AToWC stipulates that, when using weapon maintenance rules, an appropriate maintenance kit is either practically or literally required to maintain any weapon. However, there only seems to be maintenance kits for energy, ballistic, and gauss weapons. This kind of leaves gyrojets, melee weapons, bows, and thrown weapons out in the cold. Am I missing something, and if not, what have been your go-to compromises?
I dunno how others would rule it, but a Gyrojet would be a slightly more expensive Ballistic weapons kit. (much like they were in real life).
For more exotic weapons, a certain amount of GM discretion needs to be used. A thrown weapon, for example, is by definition disposable, at most you'll have a vise or locking pliers and a whet-stone or something similar. Knife maintenance kits would be rather a fractional cost item unless the blades are made of something exotic, or they're vibroblades, in which case your electronics maintenance kit is your friend.
thing is, no RPG system in existence can cover EVERY eventuality a player can come up with, there's simply not enough room in any book that might actually be affordable to cover every eventuality even inside the game-system.
hell, just to maintain the rifles, pistols and shotguns I presently own, my "cleaning kit" is made up of SEVERAL commecial kits, plus individual items purchased separately, and costs slightly less than the array of automotive tools I've accumulated from life, family members, and the odd garage sale. (When I moved into my current house, I had two big totes of the stuff for the cars, and a couple big plastic totes full of gun cleaning and low-end maintenance...and My collection's not that comprehensive-I still run into things I don't own and do need, and I've been at this with the gunssince the late teens and am just shy of fifty now...)
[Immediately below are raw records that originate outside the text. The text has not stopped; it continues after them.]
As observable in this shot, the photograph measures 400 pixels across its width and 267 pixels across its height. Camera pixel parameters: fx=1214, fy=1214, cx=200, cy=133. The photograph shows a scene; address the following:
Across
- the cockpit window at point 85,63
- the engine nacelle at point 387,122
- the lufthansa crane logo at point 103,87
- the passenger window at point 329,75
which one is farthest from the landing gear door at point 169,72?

Because RPG developers CAN NOT cover EVERY aspect, there are workarounds for Game-masters and players. I've got a character in a D&D game who's something called an "Artificer" and my GM has been making me 'work up' the character's methods and procedures, because even with all the printed materials in general, there are things I do with this character that fall outside in the gaps of what is published. (Katyana is currently working on refining potassium nitrate. He made me-the-player dig up obsolete reference books for basic organic chemistry, then work up how she's doing it, all so that I can have her 'Wand of Blasting!!!" function without being a true magical item.)
If you're the GM, engage your players in describing WHAT they think the kit should contain, and how much it should cost will kind of...work itself out?
If you're the player, a little book-work in the real world to find appropriate items and devices, you present your idea to your GM, with your reasoning, and most of the time, they'll tweak a little bit on it and let it roll if the book doesn't have a nice catalogue entry for it.